**REQUEST**
Beginning at the line that contains "From this photograph, having", reproduce every line to the end of the material without changing any of them.

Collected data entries
******************************

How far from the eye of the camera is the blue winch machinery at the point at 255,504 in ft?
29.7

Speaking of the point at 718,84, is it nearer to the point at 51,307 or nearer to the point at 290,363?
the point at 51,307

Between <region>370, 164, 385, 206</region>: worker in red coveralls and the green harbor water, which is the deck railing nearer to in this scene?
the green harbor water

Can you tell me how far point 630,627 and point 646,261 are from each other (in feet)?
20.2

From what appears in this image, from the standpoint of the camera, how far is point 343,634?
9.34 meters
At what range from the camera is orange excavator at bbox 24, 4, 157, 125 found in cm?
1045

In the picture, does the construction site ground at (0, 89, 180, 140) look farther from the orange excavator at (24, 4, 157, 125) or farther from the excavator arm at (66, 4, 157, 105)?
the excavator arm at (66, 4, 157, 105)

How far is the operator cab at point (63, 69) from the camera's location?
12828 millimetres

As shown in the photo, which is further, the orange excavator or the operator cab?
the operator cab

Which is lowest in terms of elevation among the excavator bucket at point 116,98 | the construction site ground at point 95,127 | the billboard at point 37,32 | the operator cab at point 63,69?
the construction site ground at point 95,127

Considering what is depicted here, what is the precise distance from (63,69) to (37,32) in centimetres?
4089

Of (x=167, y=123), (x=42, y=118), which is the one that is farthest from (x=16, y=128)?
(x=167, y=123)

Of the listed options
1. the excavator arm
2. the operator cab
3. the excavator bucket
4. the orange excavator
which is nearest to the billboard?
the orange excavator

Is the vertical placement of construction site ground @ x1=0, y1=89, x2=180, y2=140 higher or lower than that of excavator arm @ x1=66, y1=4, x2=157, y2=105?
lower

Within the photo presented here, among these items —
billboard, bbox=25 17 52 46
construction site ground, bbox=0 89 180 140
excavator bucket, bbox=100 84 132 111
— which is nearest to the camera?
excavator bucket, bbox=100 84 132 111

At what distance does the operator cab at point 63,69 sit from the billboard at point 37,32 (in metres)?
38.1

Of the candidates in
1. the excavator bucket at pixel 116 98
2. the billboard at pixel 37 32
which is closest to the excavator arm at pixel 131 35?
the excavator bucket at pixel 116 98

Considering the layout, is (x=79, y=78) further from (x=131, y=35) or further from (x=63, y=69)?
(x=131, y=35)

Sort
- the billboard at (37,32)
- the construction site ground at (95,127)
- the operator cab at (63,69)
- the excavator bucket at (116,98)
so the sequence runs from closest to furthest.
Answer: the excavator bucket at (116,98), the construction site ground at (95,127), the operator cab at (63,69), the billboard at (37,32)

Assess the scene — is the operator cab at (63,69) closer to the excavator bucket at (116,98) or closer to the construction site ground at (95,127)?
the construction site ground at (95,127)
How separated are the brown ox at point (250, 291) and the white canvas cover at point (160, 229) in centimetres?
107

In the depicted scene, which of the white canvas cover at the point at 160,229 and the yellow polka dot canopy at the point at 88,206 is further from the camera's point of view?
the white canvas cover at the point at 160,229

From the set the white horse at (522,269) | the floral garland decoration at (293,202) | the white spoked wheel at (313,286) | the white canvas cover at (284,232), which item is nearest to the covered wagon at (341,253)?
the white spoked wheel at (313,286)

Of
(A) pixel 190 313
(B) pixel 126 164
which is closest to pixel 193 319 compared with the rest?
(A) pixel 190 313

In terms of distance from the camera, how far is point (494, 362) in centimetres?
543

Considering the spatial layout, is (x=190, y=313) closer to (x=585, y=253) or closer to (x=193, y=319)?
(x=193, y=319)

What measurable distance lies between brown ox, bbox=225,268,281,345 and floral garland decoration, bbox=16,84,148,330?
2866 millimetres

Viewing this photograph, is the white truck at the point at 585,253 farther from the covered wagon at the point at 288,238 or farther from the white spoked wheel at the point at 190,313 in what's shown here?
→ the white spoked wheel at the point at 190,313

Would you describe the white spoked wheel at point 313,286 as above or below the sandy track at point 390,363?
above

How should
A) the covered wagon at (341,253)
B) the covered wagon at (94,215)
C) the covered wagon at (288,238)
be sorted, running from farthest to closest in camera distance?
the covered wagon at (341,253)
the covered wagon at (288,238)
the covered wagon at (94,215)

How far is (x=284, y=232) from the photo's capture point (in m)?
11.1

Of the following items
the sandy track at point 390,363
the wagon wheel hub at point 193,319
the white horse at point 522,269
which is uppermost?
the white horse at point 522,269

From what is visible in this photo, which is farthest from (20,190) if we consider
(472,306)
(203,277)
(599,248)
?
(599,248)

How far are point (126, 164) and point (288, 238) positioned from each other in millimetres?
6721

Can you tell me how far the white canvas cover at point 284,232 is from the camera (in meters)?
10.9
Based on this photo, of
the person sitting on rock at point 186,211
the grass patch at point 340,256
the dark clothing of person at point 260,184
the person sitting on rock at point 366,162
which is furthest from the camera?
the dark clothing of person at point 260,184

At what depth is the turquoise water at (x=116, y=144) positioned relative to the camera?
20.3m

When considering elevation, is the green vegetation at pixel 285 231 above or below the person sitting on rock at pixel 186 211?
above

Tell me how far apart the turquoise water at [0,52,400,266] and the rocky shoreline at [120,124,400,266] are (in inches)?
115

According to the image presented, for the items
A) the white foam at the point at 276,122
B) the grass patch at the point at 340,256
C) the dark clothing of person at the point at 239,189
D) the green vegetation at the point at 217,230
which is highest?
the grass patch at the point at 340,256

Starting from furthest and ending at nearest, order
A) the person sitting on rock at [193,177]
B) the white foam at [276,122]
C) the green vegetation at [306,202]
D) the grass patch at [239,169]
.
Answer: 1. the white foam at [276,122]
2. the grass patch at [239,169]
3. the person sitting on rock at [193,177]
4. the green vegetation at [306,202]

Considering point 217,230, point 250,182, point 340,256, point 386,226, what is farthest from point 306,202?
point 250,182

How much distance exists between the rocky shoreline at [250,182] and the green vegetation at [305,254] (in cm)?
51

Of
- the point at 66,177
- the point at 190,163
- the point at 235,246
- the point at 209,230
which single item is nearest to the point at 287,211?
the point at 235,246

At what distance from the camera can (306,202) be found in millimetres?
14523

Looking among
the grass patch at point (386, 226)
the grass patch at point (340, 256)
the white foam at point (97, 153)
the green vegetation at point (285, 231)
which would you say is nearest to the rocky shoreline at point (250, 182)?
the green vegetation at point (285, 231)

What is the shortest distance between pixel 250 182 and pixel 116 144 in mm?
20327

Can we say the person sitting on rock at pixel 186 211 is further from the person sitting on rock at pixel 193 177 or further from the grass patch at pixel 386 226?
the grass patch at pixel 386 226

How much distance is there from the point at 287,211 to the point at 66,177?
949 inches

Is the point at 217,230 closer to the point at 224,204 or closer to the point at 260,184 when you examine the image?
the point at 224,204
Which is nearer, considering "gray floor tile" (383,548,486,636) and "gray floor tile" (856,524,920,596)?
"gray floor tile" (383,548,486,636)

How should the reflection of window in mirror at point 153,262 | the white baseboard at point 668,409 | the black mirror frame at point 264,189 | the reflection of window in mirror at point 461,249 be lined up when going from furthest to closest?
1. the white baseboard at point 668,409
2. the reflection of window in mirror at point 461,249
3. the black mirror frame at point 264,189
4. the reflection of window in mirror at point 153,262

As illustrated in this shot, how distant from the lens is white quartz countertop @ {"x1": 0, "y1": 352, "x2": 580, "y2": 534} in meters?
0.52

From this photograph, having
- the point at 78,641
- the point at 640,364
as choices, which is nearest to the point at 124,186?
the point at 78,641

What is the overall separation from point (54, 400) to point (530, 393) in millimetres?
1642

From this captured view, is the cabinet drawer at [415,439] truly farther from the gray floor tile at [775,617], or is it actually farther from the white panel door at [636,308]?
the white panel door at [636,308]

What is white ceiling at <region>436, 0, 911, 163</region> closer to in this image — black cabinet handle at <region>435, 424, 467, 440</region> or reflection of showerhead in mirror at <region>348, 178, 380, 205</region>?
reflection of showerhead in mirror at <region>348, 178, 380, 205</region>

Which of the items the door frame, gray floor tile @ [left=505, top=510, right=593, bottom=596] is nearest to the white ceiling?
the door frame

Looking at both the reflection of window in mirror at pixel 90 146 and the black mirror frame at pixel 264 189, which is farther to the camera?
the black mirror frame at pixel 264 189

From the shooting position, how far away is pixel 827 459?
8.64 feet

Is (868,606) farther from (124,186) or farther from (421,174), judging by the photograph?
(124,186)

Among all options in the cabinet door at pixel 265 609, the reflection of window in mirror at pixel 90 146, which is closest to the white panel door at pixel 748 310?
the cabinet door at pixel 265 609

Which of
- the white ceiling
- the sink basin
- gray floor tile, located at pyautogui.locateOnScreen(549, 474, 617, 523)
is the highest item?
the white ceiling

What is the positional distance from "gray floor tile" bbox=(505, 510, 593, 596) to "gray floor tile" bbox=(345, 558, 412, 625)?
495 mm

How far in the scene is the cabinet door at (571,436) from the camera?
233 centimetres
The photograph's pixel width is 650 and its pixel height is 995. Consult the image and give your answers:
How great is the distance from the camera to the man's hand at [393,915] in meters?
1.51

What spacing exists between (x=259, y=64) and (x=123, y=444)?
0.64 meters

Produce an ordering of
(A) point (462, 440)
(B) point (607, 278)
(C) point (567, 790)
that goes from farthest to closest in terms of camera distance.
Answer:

******************************

**WRITTEN SOLUTION**
From this photograph, having
- the point at 78,641
- the point at 640,364
as choices, which is nearest to the point at 124,186?
the point at 78,641

What is the overall separation from point (54, 400) to point (530, 393) in millimetres?
1642

From this captured view, is the cabinet drawer at [415,439] truly farther from the gray floor tile at [775,617], or is it actually farther from the white panel door at [636,308]?
the white panel door at [636,308]

What is white ceiling at <region>436, 0, 911, 163</region> closer to in this image — black cabinet handle at <region>435, 424, 467, 440</region> or reflection of showerhead in mirror at <region>348, 178, 380, 205</region>?
reflection of showerhead in mirror at <region>348, 178, 380, 205</region>

Which of the items the door frame, gray floor tile @ [left=505, top=510, right=593, bottom=596] is nearest to the white ceiling?
the door frame

Looking at both the reflection of window in mirror at pixel 90 146 and the black mirror frame at pixel 264 189, which is farther to the camera?
the black mirror frame at pixel 264 189

From the shooting position, how far away is pixel 827 459?
8.64 feet

Is (868,606) farther from (124,186) or farther from (421,174), judging by the photograph?
(124,186)

Among all options in the cabinet door at pixel 265 609, the reflection of window in mirror at pixel 90 146, which is closest to the white panel door at pixel 748 310?
the cabinet door at pixel 265 609

Which of
- the white ceiling
- the sink basin
- gray floor tile, located at pyautogui.locateOnScreen(549, 474, 617, 523)
is the highest item?
the white ceiling

What is the positional distance from "gray floor tile" bbox=(505, 510, 593, 596) to "gray floor tile" bbox=(345, 558, 412, 625)?
495 mm

How far in the scene is the cabinet door at (571,436) from the camera?
233 centimetres
The photograph's pixel width is 650 and its pixel height is 995. Consult the image and give your answers:
How great is the distance from the camera to the man's hand at [393,915] in meters?
1.51

What spacing exists between (x=259, y=64) and (x=123, y=444)?
0.64 meters

Produce an ordering of
(A) point (462, 440)
(B) point (607, 278)
(C) point (567, 790)
that goes from farthest to closest in terms of camera distance.
Answer:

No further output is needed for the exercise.